This is an appeal from a judgment of the district' court reversing an order of the probate court of Canyon County by which the purported will of William A.' Black, deceased, had been admitted to probate. The only issue before the district court was whether or not the purported will had been entirely written, dated and signed by the deceased. The case was tried before the court and a jury, the latter returning a verdict that the deceased did not write, date and sign the document in question.
Appellant seeks to bring the case within the rule announced by this court in Roby v. Roby, 10 Ida. 139, 77 Pac. 213, and followed in the cases of Stoneburner v. Stoneburner, 11 Ida. 603, 83 Pac. 938; Van Camp v. Emery, 13 Ida. 202, 89 Pac. 752; Van Camp v. Breyer, 13 Ida. 209, 89 Pac. 754; Village of Sandpoint v. Doyle, 14 Ida. 749, 95 Pac. 945; 17 L. R. A., N. S., 497; Council Imp. Co. v. Draper, 16 Ida. 541, 102 Pac. 7; Spofford v. Spofford, 18 Ida. 115, 108 Pac. 1054; Parsons v.

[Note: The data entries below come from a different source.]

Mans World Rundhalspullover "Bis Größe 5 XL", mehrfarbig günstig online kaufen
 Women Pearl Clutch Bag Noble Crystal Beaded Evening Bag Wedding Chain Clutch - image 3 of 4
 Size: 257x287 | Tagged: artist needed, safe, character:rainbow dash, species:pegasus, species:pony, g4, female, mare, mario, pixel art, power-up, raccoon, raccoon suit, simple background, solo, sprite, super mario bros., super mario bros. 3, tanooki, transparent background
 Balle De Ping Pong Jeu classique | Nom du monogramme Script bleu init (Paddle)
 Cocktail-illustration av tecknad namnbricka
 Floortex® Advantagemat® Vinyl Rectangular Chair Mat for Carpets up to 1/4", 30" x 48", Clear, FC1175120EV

Wrble, 19 Ida. 619, 115 Pac. 8, 13, that “Where a trial has been had entirely upon depositions and the trial court has not seen and heard the witnesses, the appellate court is in as favorable position for judging of the truthfulness of the witnesses and weight of the evidence as the trial judge, and will consider the same as if originally heard in the appellate court. ’ ’
The rule sought to be applied in this case is not in point, for the reason that all of the material testimony offered and received was not in writing and did not consist of evidence of written, documents or writings of the deceased, but was made up both of documentary evidence and much conflicting oral testimony.
This court held in Ainslie v. Idaho World Printing Co., 1 Ida. 641, that where the material evidence is not all documentary, but is in part oral, the rule contended for by the appellant does not apply. The distinction was later clearly pointed out in Jones v. Marshall, 24 Ida. 678, 135 Pac. 841, in the following language:
“In the first place, it has been suggested that under the rule announced by this court in Roby v. Roby, 10 Ida. 139, *229[77 Pac. 213], .... it is our duty to examine and weigh the evidence in this case as though it were being originally tried before this court. The fact that oral testimony was introduced before Judge Flynn, who rendered the decree in this ease, is a sufficient and complete answer to the contention made in this respect. This court has never departed from the rule that it will not disturb a judgment entered upon conflicting evidence where any part of the evidence has been given by the witnesses in person before the trial Court. The rule applied in the foregoing cases applies only to a case where no witnesses were produced before the trial court or where the whole case was submitted on depositions, report of referee, or documentary evidence, and no witnesses appeared and testified before the court.”
It is apparent, therefore, that the case falls clearly within the rule, so frequently announced, that this court will not disturb either the verdict of a jury or the finding of the trial Court where the evidence is conflicting and there is substantial evidence to support either the verdict or the finding. (Hardy v. Ward, 31 Ida. 1, 168 Pac. 1075; Casady v. Stuart, 29 Ida. 714, 161 Pac. 1026; HempMll v. Moy, 31 Ida. 66, 169 Pac. 288; Brown v. Hardin, 31 Ida. 112, 169 Pac. 293; Fleming v. Benson, 32 Ida. 103, 178 Pac. 482; Lisenby v. Intermountain State Bank, ante, p. 101, 190 Pac. 355.)
The judgment is affirmed. Costs awarded to respondent.
Morgan, C. J., and Bice, J., concur.